> _Work to complete_: Whatever appears in the records, retype it exactly, except for the pictures.

Data items
============
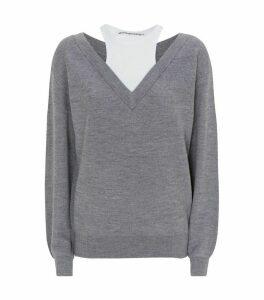 Layered Knit Sweater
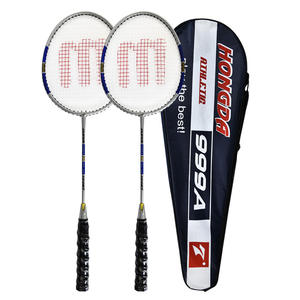 cheap price badminton racket for sell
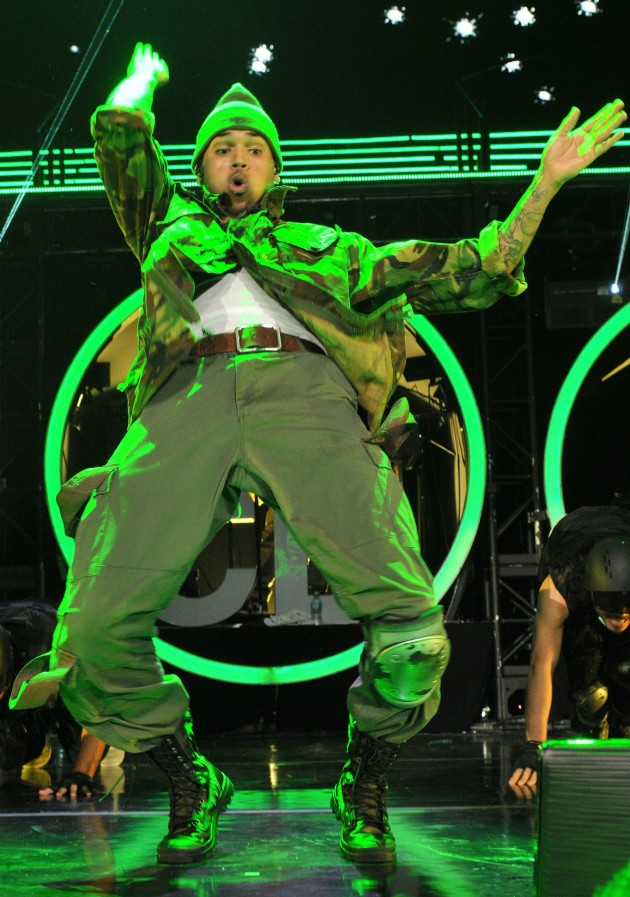 Chris Brown Gyrating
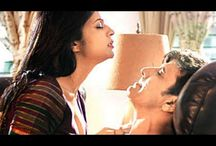 Sandeep Kulkarni and Siya Patil HOT Scene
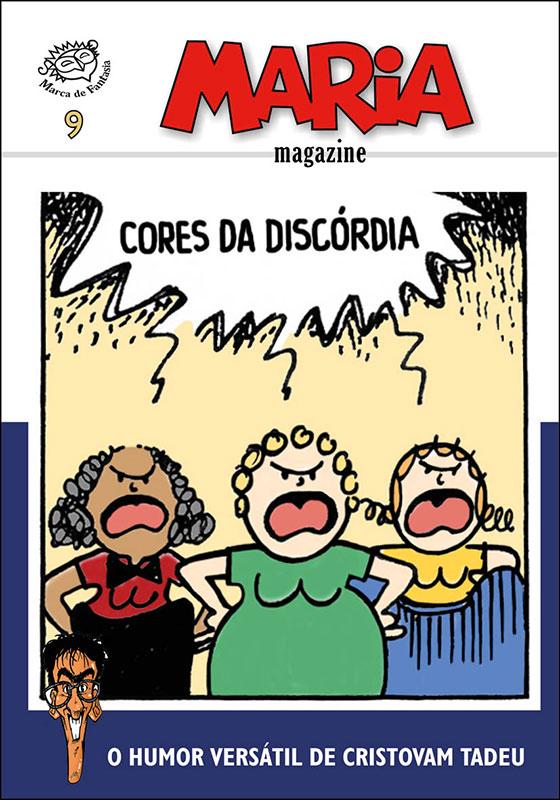 Maria Magazine # 9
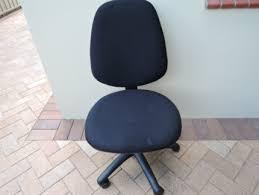 Disability Armchairs Disability Adjustable Height Chair Armchairs Gumtree Australia
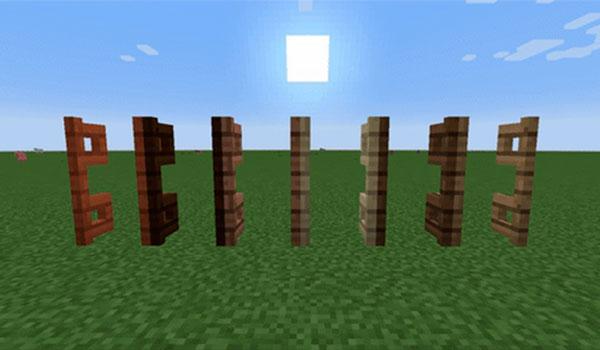 Imagen donde podemos ver las puertas de valla de madera dobles, en este caso en posición abierta, que nos permite crear el mod Tall Gates 1.12.2.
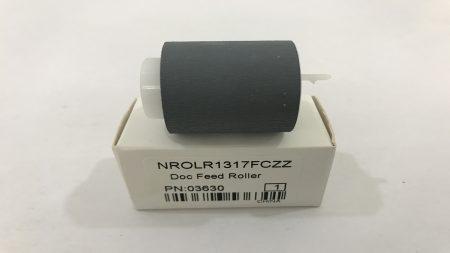 Bánh xe đẩy giấy & tách giấy Sharp MX-M363/453/503 (6c/set)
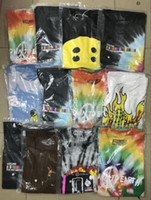 многокамерная рубашка оптовых-19SS Кактус Трэвис Скотт Astroworld Sicko Футболка Мужчины Женщины Высококачественные футболки для окрашивания хип-хопа S-XL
============
> _Result_:
 Layered Knit Sweater
 cheap price badminton racket for sell
 Chris Brown Gyrating
 Sandeep Kulkarni and Siya Patil HOT Scene
 Maria Magazine # 9
 Disability Armchairs Disability Adjustable Height Chair Armchairs Gumtree Australia
 Imagen donde podemos ver las puertas de valla de madera dobles, en este caso en posición abierta, que nos permite crear el mod Tall Gates 1.12.2.
 Bánh xe đẩy giấy & tách giấy Sharp MX-M363/453/503 (6c/set)
 многокамерная рубашка оптовых-19SS Кактус Трэвис Скотт Astroworld Sicko Футболка Мужчины Женщины Высококачественные футболки для окрашивания хип-хопа S-XL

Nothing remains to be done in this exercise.